** START OF Provided data **
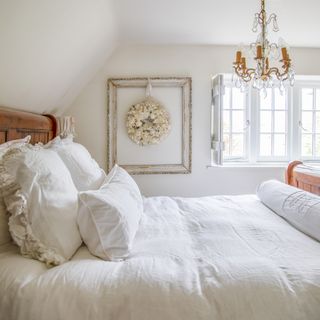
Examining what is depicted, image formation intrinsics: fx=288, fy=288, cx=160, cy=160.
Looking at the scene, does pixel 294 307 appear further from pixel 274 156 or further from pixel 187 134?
pixel 274 156

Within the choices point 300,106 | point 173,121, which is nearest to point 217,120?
point 173,121

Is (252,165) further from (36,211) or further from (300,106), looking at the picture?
(36,211)

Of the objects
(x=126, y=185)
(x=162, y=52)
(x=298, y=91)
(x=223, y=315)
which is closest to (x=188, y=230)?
(x=126, y=185)

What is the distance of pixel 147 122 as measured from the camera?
2994 mm

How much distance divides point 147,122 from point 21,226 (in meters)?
2.10

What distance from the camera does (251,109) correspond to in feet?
10.7

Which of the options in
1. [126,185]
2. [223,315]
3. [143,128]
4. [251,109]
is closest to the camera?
[223,315]

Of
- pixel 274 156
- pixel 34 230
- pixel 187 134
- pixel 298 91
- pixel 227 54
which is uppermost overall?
pixel 227 54

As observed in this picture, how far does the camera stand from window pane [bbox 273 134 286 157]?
132 inches

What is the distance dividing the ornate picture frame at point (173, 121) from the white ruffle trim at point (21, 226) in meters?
2.02

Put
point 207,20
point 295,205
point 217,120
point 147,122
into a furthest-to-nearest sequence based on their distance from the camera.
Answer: point 147,122
point 217,120
point 207,20
point 295,205

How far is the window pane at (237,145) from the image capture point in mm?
3326

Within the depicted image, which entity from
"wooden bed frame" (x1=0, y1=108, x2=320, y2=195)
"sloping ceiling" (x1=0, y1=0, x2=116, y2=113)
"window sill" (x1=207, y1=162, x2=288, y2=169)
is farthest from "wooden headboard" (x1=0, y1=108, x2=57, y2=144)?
"window sill" (x1=207, y1=162, x2=288, y2=169)

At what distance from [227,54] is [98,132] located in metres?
1.59
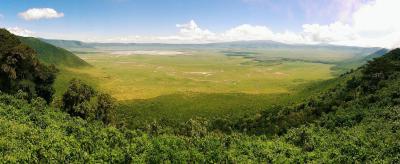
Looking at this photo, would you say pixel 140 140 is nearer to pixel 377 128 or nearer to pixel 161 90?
pixel 377 128

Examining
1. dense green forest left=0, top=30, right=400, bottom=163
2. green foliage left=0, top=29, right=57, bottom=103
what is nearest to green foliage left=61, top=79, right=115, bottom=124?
dense green forest left=0, top=30, right=400, bottom=163

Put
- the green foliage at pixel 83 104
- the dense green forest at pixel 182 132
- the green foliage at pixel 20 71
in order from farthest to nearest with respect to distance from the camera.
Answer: the green foliage at pixel 20 71
the green foliage at pixel 83 104
the dense green forest at pixel 182 132

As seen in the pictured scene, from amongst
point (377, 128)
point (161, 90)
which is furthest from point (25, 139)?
point (161, 90)

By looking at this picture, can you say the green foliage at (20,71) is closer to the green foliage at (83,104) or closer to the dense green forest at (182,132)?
the dense green forest at (182,132)

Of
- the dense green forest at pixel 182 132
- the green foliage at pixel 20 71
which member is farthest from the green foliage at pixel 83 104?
the green foliage at pixel 20 71

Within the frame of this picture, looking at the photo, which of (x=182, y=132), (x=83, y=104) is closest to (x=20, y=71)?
(x=83, y=104)

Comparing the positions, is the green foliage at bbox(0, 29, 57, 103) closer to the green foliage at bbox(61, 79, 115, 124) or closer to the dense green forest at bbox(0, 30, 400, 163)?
the dense green forest at bbox(0, 30, 400, 163)
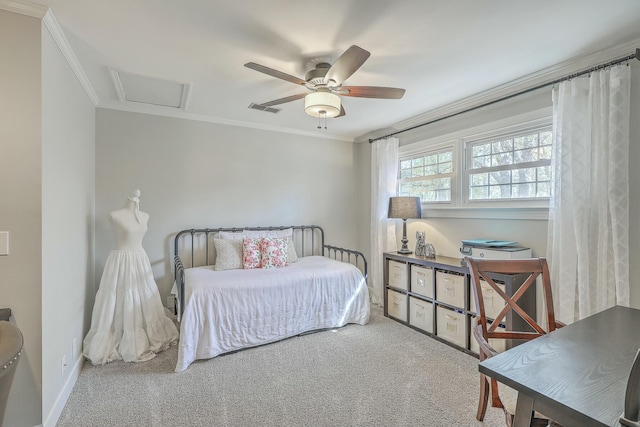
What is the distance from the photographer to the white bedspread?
2.49 metres

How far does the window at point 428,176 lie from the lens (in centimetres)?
339

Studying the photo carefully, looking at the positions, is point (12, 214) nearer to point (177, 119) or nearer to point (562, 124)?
point (177, 119)

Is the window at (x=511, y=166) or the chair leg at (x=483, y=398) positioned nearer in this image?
the chair leg at (x=483, y=398)

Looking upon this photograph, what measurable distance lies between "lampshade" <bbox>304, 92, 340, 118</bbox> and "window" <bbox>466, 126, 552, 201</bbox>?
1.76m

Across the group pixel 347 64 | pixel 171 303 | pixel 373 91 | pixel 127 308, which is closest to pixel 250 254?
pixel 171 303

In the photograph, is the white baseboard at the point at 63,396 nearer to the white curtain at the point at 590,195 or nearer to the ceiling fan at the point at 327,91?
the ceiling fan at the point at 327,91

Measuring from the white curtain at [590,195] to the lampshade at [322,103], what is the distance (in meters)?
1.77

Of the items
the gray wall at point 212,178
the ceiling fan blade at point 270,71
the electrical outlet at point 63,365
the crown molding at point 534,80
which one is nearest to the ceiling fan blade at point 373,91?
the ceiling fan blade at point 270,71

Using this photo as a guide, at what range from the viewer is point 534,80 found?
2.47 meters

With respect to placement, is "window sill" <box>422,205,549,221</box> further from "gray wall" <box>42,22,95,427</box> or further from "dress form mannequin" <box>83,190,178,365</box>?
"gray wall" <box>42,22,95,427</box>

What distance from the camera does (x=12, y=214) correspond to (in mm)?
1563

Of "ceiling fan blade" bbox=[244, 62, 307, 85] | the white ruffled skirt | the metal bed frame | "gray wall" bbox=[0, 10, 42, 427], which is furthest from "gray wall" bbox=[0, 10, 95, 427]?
"ceiling fan blade" bbox=[244, 62, 307, 85]

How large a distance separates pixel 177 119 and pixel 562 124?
3.80 meters

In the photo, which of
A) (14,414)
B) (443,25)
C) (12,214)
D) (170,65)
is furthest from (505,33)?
(14,414)
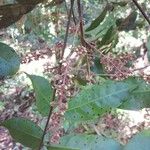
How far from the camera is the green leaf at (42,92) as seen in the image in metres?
0.70

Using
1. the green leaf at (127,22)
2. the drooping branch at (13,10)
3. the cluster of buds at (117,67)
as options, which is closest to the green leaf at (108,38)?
the green leaf at (127,22)

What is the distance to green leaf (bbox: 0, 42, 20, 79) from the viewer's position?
0.70m

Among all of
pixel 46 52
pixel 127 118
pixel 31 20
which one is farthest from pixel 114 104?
pixel 127 118

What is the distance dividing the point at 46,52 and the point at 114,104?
16 cm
** END OF Provided data **
Please give back, word for word, the part of the listing that opens with the line containing "What is the distance dividing the point" and runs through the end of the listing.

What is the distance dividing the point at 46,52 and the point at 114,104?
16 cm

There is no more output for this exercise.